Adı Mülkiyet'ti. Nedendi, nasıldı, niyeydi adına Mülkiyet denmesinin, ne kendisi, ne çevresi biliyordu; adının Mülkiyet olarak konmasının nedenini.


            Bundan yirmi üç sene önce doğmuş, bedeni kıkırdağa bile durmadan, kulağına okunan dualar, başının üstünde döndürülen yeşil musaf, sarıklı, dolamalı hocayla birlik üç kerre fısıldamışlardı. Üç kerresinde de;

            “Mülkiyet!” demişlerdi.

            Tam, üç kerre...

            Töre geleneğiydi, kulağına üç kerre adının öpüp öpüp alnına koyup da döndürüp, mırıldanıp, kutsal kitabı bebeğin, ana babanın başının üstünde döndürüp kulağına;

            “Mülkiyet!” diye fısıldanması.

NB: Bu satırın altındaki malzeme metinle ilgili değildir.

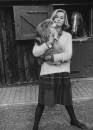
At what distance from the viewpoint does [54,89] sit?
3.15 meters

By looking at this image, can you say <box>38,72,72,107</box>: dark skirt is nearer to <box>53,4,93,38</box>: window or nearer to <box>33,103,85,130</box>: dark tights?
<box>33,103,85,130</box>: dark tights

            Onun içindir ki Mülkiyet, serpilip koca bir gelinlik kız çağına gelmeden önce, meme mesden büyür büyümez, döşleri dömüşlenir dömüşlenmez, anasına bacaklarının arasından ergenliğe erişkin olma gereği olan adet gününü bile bilmeden bağırtıyla koşup söylemesi, anasının da babasına;

            “Herif, bizim kızın olgunluk çağı!” diye gururla, şişinerek, bir gençlik çağına adım attığını, küçük kızcağızı sokaktaki oyundan, gittiği okuldan alacağını bile bile söylemesi hiç kusuru değildi, Mülkiyet'in.

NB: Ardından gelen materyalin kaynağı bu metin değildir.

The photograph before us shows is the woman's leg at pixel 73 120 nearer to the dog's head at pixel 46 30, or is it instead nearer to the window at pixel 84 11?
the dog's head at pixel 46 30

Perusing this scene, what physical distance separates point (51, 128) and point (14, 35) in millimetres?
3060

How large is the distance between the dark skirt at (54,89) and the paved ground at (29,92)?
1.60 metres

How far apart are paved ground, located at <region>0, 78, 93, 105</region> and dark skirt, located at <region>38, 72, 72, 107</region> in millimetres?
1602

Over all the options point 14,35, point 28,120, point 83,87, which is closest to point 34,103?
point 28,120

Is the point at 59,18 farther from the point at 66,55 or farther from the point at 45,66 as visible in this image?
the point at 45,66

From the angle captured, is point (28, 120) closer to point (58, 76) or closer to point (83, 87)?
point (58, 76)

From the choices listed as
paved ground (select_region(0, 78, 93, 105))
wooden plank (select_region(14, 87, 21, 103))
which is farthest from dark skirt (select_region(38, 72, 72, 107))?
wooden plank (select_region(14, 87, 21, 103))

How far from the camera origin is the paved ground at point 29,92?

            Mülkiyet, yöresinin sıcak ikliminde erken serpilip güzelleşmişti.

            Erkekler bakıp duruyordu her bir yerlerine.

            Komşu kadınlar sitemkâr söylemleriyle anasına ssleniyorlardı;

            “Maşallah! Hani pek de serpilip büyümüş.”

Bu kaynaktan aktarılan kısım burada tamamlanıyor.